(Collected data)
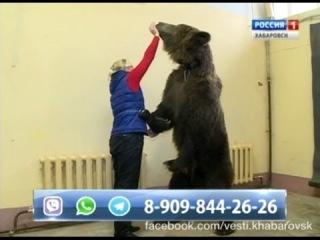 По факту выгула медведя по центральной улице Хабаровска правоохранительные органы начали доследственную проверку
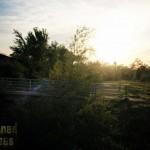 oak-grove-hs-00283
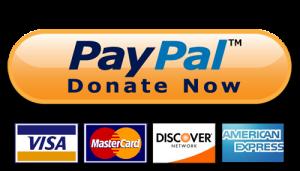 paypaldonatenow1-png_5316b6bd67aab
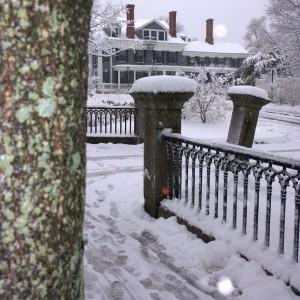 020516-6tag-lichen-and-snow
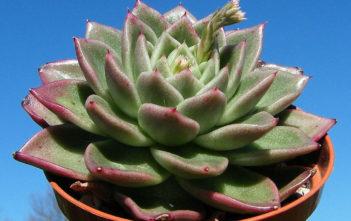 Echeveria 'Gilva' (Wax Rosette)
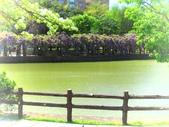 2018.03.31 大湖紀念公園-紫藤:IMG_2933.JPG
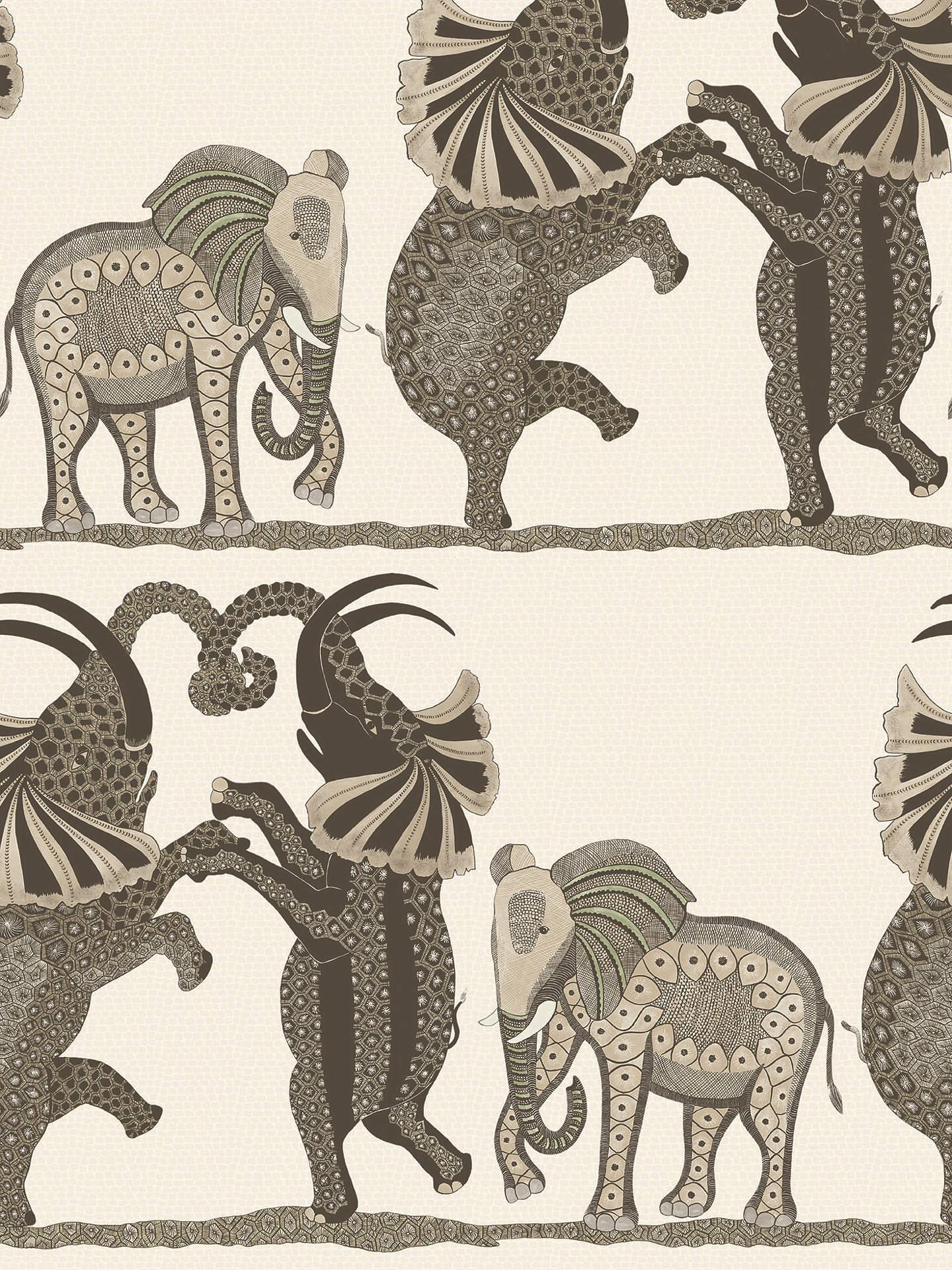 Cole Son Safari Dance Wallpaper 109 8036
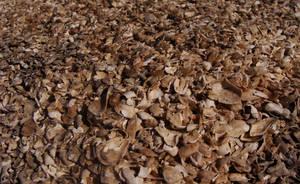 Shells by Manwathiell-Stock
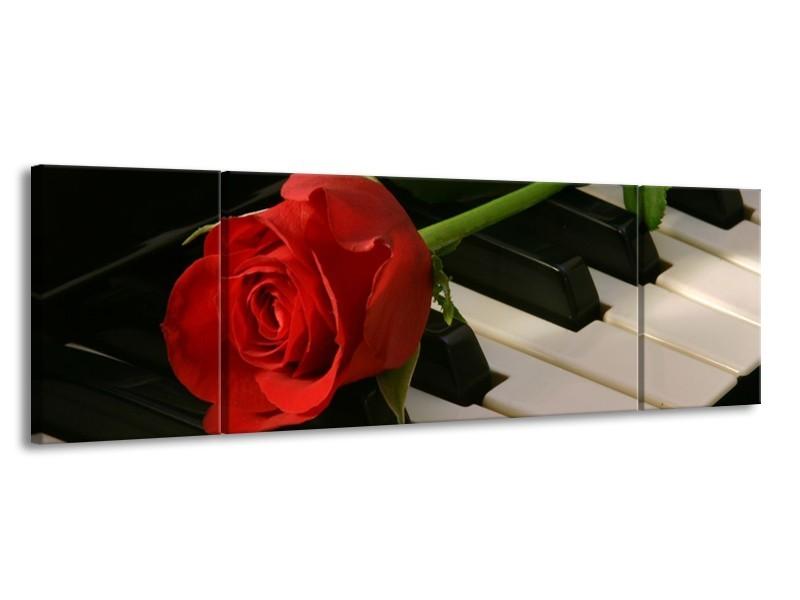 Glas schilderij Roos | Rood, Rood, Zwart | 170x50cm 3Luik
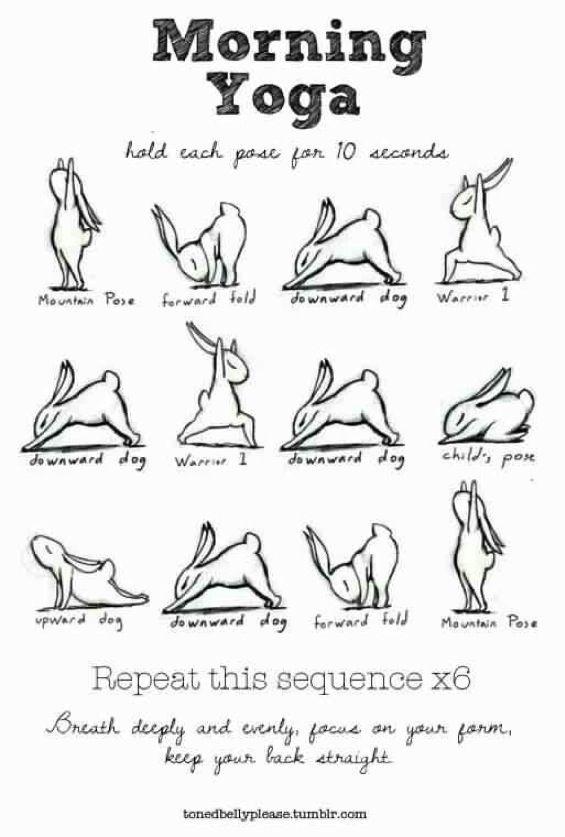 Morning Yoga Bunnies Poster Sun Salutations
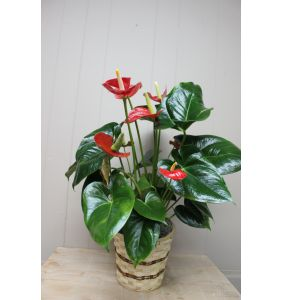 DiBella Flowers & Gifts Las Vegas - Antherium Plant- Small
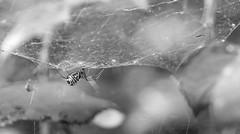 Spiders net (wigerl) Tags: light blackandwhite bw net monochrome austria licht spider sterreich europa europe fuji foto krnten carinthia spinne netz tiffen feldkirchen fujixt1 fujixc18135mm
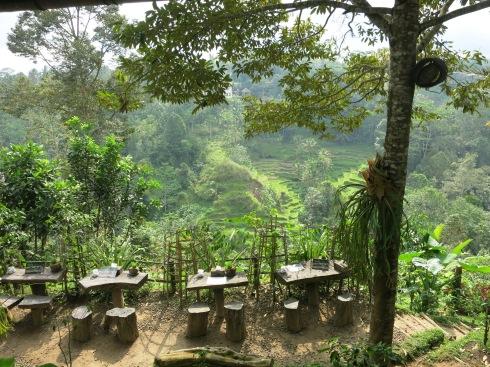 luwak and rice terraces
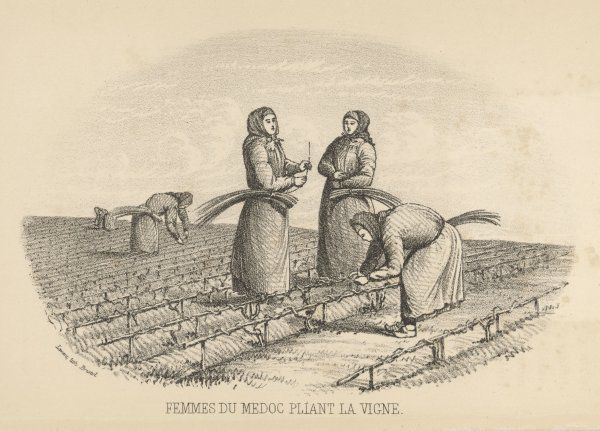 Women workers twisting the vines in the Medoc (Bordeaux) region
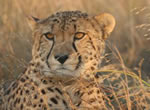 Cheetah viewing at Garden Route Game Lodge
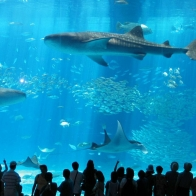 Aquarium Fish 9 Hd Wallpapers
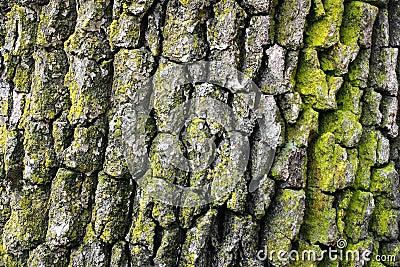 Casca de árvore do carvalho
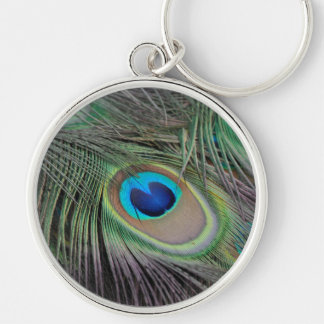 Peacock Key Chains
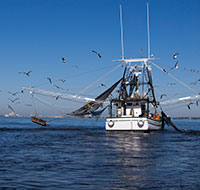 shrimp boat with seagulls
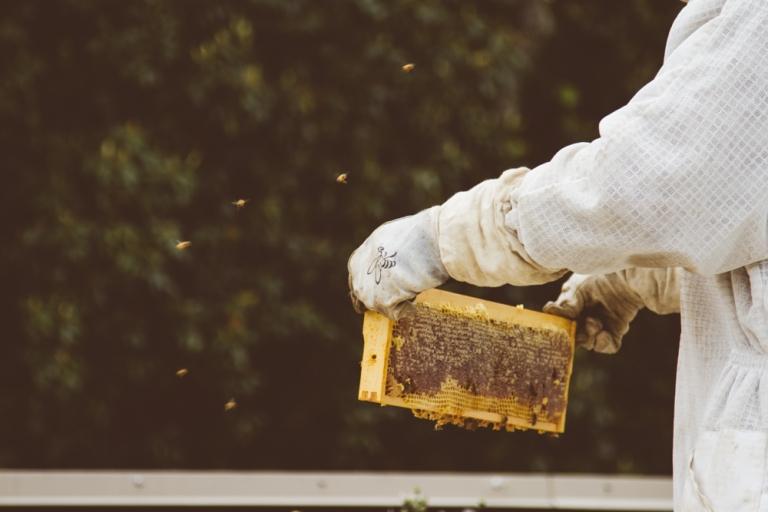 2015-04-28 Honey Harvest -6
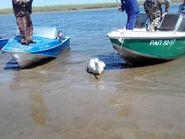 Пеликан на Волге
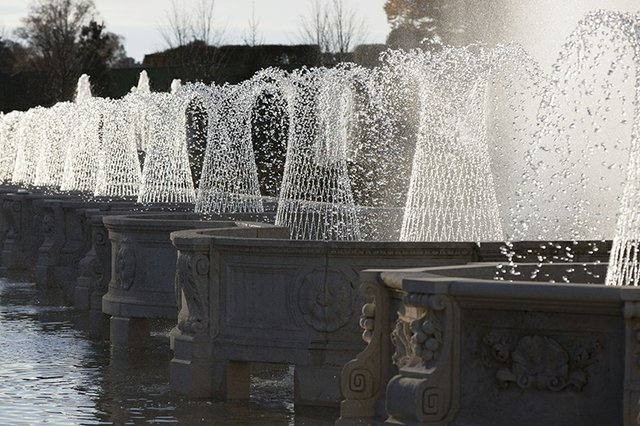 283602_Main Fountain Garden_Traub_ Daniel-web.jpg
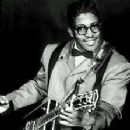 Bo Diddley - 223 x 310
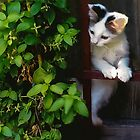 Curious Kitty! by Heather Friedman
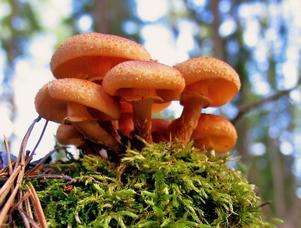 Ätliga svampar..vet ej..men läcker färg iaf.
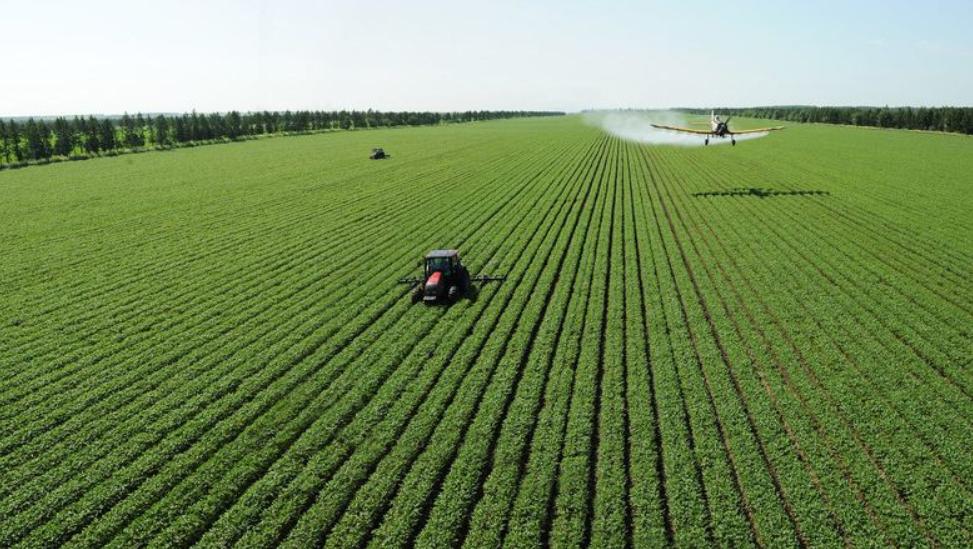 【华西农业】农发种业(600313):酒粮占比虽小,未来高成长可期插图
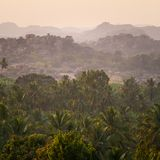 Cudowny wschód słońca nad tropikalny drzewko palmowe las Obrazy Royalty Free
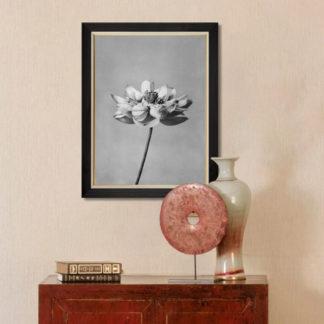 Lotus flowers - Tranh in khung kính gỗ sồi Nhật cổ Danh họa Ogawa Kazumasa (1860-1929) 60x80 cm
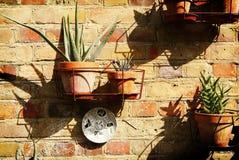 Muro di mattoni decorato Fotografie Stock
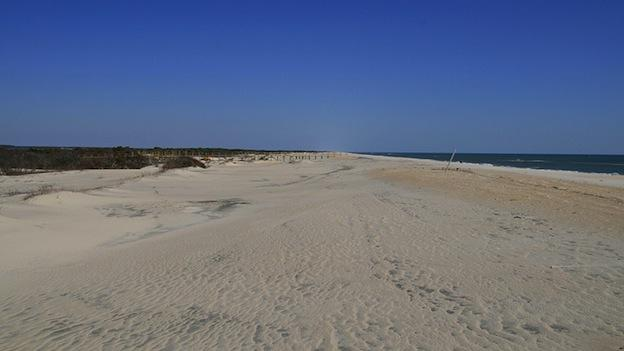 Assateague Island National Seashore is a unit of the National Park Service occupying much of Assateague Island along the Atlantic coast of Maryland and Virginia.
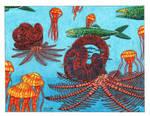 Nipponites Ammonite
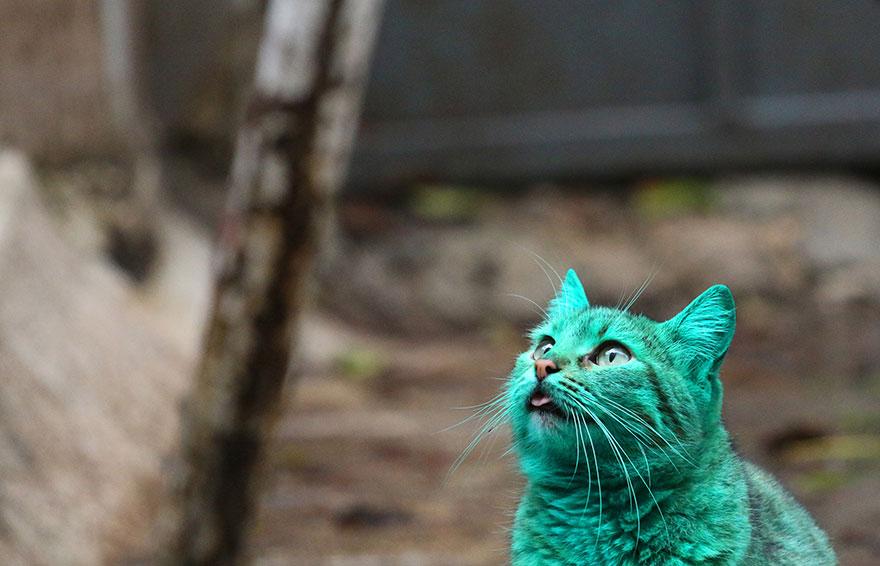 verde-cat-varna-Bulgária-1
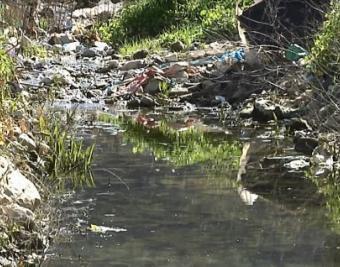 وادي عارورة مكب للنفايات والمياه العادمة!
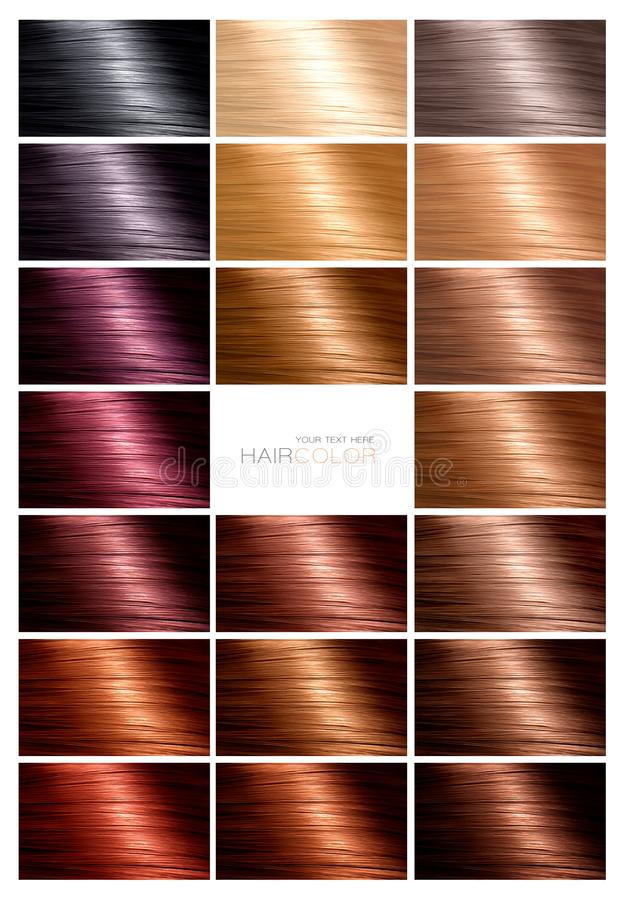 Hair color palette with a range of swatches stock image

WHAT TO PRODUCE: Give every entry again verbatim, with no pictures.

EXPECTED ANSWER:
 По факту выгула медведя по центральной улице Хабаровска правоохранительные органы начали доследственную проверку
 oak-grove-hs-00283
 paypaldonatenow1-png_5316b6bd67aab
 020516-6tag-lichen-and-snow
 Echeveria 'Gilva' (Wax Rosette)
 2018.03.31 大湖紀念公園-紫藤:IMG_2933.JPG
 Cole Son Safari Dance Wallpaper 109 8036
 Shells by Manwathiell-Stock
 Glas schilderij Roos | Rood, Rood, Zwart | 170x50cm 3Luik
 Morning Yoga Bunnies Poster Sun Salutations
 DiBella Flowers & Gifts Las Vegas - Antherium Plant- Small
 Spiders net (wigerl) Tags: light blackandwhite bw net monochrome austria licht spider sterreich europa europe fuji foto krnten carinthia spinne netz tiffen feldkirchen fujixt1 fujixc18135mm
 luwak and rice terraces
 Women workers twisting the vines in the Medoc (Bordeaux) region
 Cheetah viewing at Garden Route Game Lodge
 Aquarium Fish 9 Hd Wallpapers
 Casca de árvore do carvalho
 Peacock Key Chains
 shrimp boat with seagulls
 2015-04-28 Honey Harvest -6
 Пеликан на Волге
 283602_Main Fountain Garden_Traub_ Daniel-web.jpg
 Bo Diddley - 223 x 310
 Curious Kitty! by Heather Friedman
 Ätliga svampar..vet ej..men läcker färg iaf.
 【华西农业】农发种业(600313):酒粮占比虽小,未来高成长可期插图
 Cudowny wschód słońca nad tropikalny drzewko palmowe las Obrazy Royalty Free
 Lotus flowers - Tranh in khung kính gỗ sồi Nhật cổ Danh họa Ogawa Kazumasa (1860-1929) 60x80 cm
 Muro di mattoni decorato Fotografie Stock
 Assateague Island National Seashore is a unit of the National Park Service occupying much of Assateague Island along the Atlantic coast of Maryland and Virginia.
 Nipponites Ammonite
 verde-cat-varna-Bulgária-1
 وادي عارورة مكب للنفايات والمياه العادمة!
 Hair color palette with a range of swatches stock image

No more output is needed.